Surprisingly, Michael Ryan Francis Quinn didn’t in fact offer me a ride to Bellevue’s psyche ward. Instead he said I reminded him of an article he’d read a few years back about the strangeness of our universe.
“Excuse me?” I said. “The strangeness of our universe?”
Now who needed the ride to the nuthouse? I thought.
“No, listen,” said Quinn. “It applies. In the article, an astrophysicist explained how he was able to see a black hole in the darkness of space. He said, ‘Imagine a boy in a black tuxedo. The boy is the black hole. Now imagine he’s twirling with a girl in a white dress. The girl is the light from a nearby star. Now imagine the girl and boy are in a dark room, the room is the vast darkness of space. How do you locate the boy dressed in black if he’s dancing in a dark room?’”
Quinn paused, waited.
“You look for the girl in white,” I said. “The light gives away the dark.”
He nodded. “Darkness can’t hide. Not forever. Not even in the vastness of space.”
Twenty
“So what are you saying?” I asked Quinn. “That in my vision Cassandra is the light, the good mother, and she’s revealed Darla as the bad one—the one who kept Anabelle down and maybe literally pushed her down, as well?”
“We look for motive—and opportunity,” said Quinn. “Well, the motive could be the money she’d get from suing the Blend for a supposed accident. Or she could have been arguing with Anabelle about the five thousand dollars she’d lent her to come to New York. Esther said Darla wanted it back. And if Anabelle didn’t have it, it’s possible Darla pressured her stepdaughter to go back into nude dancing for it. Darla’s obviously too old for that now—so her only quick-fix for absolving the debt would have been to convince Anabelle to go down the low road again. Anabelle could have refused, Darla could have come here to argue further, cornered her, maybe ended up causing her to fall down the steps.”

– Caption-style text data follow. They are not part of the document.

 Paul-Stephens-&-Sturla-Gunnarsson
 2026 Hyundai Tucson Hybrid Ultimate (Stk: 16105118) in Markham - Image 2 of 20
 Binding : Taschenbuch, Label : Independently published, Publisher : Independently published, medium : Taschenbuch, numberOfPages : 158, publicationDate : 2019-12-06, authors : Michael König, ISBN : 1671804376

“That’s motive enough. What about opportunity? Do you know where Mrs. Hart was the night Anabelle fell?”
“No, but I can try to find out.”
“That’s your best bet. And don’t rule out other possibilities. A theory might look pretty on its face, but it doesn’t mean you should marry it. I’ve learned that one the hard way, I can tell you, and not just in my work—”

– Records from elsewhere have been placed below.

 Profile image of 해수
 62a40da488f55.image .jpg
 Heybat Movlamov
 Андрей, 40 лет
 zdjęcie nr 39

The admission came with a frustrated sigh that surprised me. I wanted to ask about his loaded implication (that his marriage was going badly), but he just continued with his comments about police work, so I dismissed it as some sort of trivial husbandly annoyance over credit card bills or house chores—one sigh didn’t mean his marriage was on the skids, not by a long shot.